Repeat the data exactly, please; no pictures belong in the copy.

===== Dataset section =====

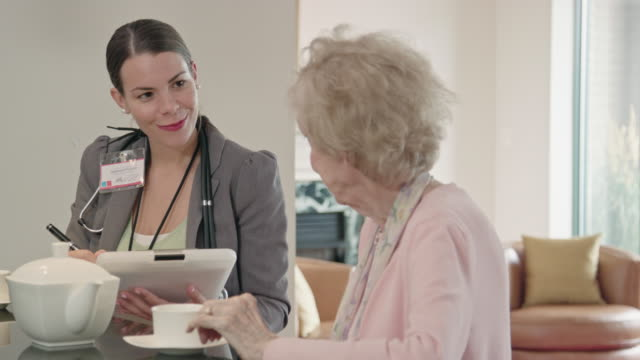 Healthcare Asking Questions of a Senior Woman over Coffee video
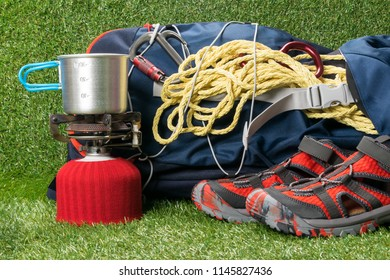 red shoes for mountain tourism, a backpack and household things of the traveler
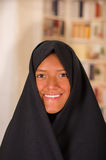 Portrait of a beautiful smiling muslim girl wearing a hijab in a blurred background.  Stock Image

=====

| Written answer |
 Healthcare Asking Questions of a Senior Woman over Coffee video
 red shoes for mountain tourism, a backpack and household things of the traveler
 Portrait of a beautiful smiling muslim girl wearing a hijab in a blurred background.  Stock Image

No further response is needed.